§ **REQUIRED TASKS**
• A. Rewrite the paragraph in the mailing-list thread on field width that begins "I don't know how to achieve that" as a short bulleted list that keeps its main facts.
• B. Carry on the mailing-list thread on field width, picking up right after its final sentence.

§ **READING TEXT**
On 9/7/19 9:11 PM, Zach Laine wrote:

On Sat, Sep 7, 2019 at 7:31 PM Tom Honermann via Lib <lib@lists.isocpp.org> wrote:

On 9/7/19 8:27 PM, Tony V E wrote:

I think we would want it to be measured in glyphs.

I agree that would be ideal, but...

Stop right there. If that's ideal, let's do that. Or at least, let's leave room for it to be done at some point. Specifying CUs now prevents the ideal from ever being realized.

There are other options. For example, a future extension could allow specifying what units are to be used for field width.

Are you suggesting code points because glyphs are too hard?

I don't know how to achieve that. Field width doesn't really work for alignment unless one assumes a monospace font. We could measure in terms of extended grapheme clusters, but EGCS width has changed over time (e.g., family emoji). That makes alignment dependent on both display properties and Unicode version. And, of course, this would drag in locale dependence as well.

If you just count N=EGCs, you get the "right" answer. if your terminal shows more or less than N characters, get a new terminal. What I mean by this is that there should be no consideration of fonts.

§ **DATASET CONTENT**
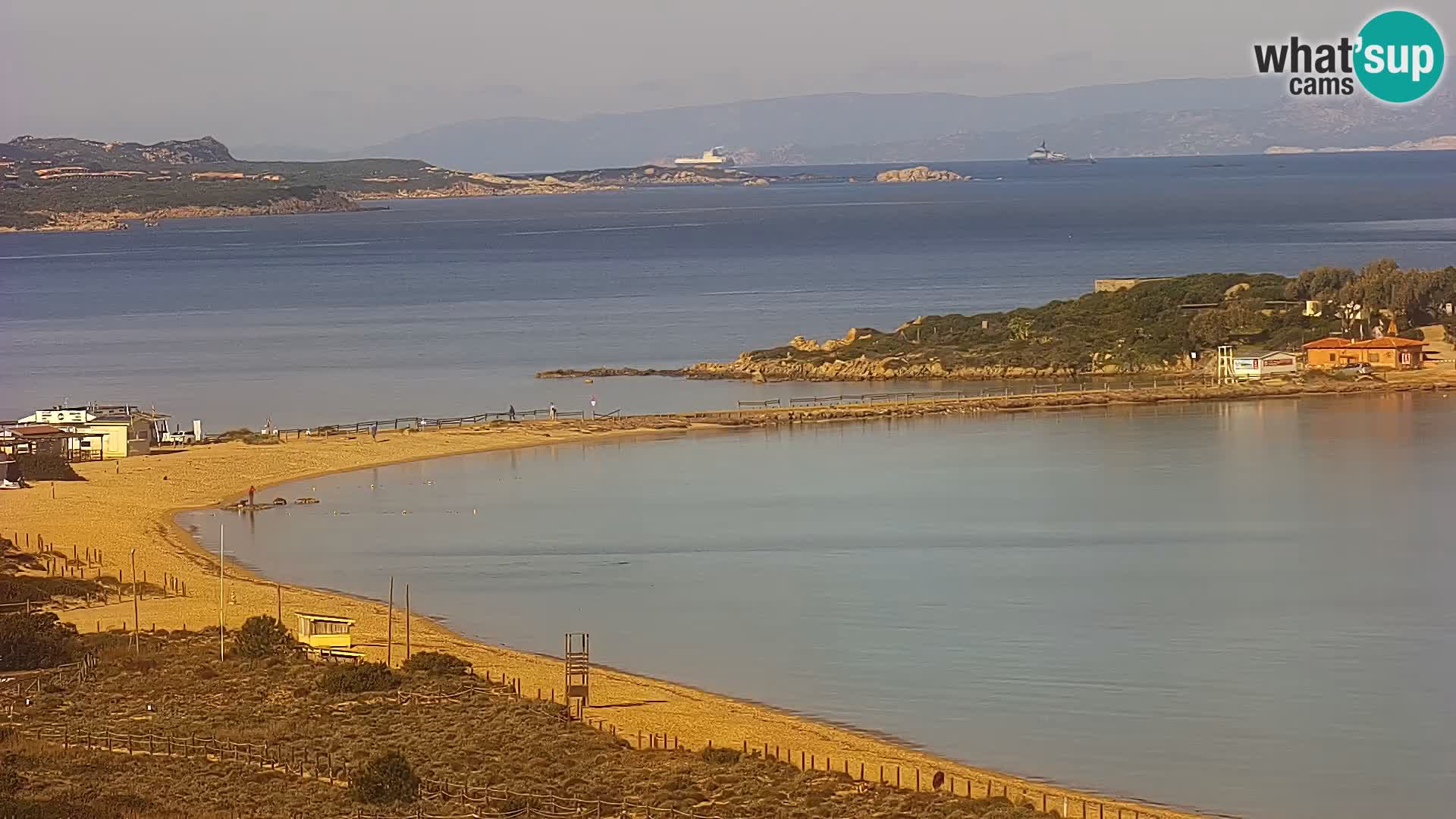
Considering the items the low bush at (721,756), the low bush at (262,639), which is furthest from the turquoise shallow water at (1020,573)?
the low bush at (262,639)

§ **OUTPUTS**
• A.
- Field width works for alignment only if a monospace font is assumed.
- Width could be measured in extended grapheme clusters, but their width has changed over time (for example, family emoji).
- Alignment would then depend on both display properties and the Unicode version.
- Locale dependence would also come in.

• B.
I see field width as either indicating storage (number of code units) or alignment. The number of user perceived characters is not useful for aligning text unless a monospace font is assumed. Therefore, storage seems like the more useful measurement. This also aligns with format_to_n and formatted_size which, unless I'm mistaken, work in code units. (It would be nice to clarify the wording for these as well; what is meant by "number of characters in the character representation"?)

As for the need for a locale, I don't get that. Grapheme breaking is simple, and requires no locale info. Do you mean Unicode data? Picking a version and sticking with it should be sufficient. No system that I know of has multiple Unicode versions to pick from programatically.

For char and wchar_t, encoding is locale dependent. Think POSIX LANG=C (probably ASCII or ISO-8859-1) vs LANG=C.UTF-8.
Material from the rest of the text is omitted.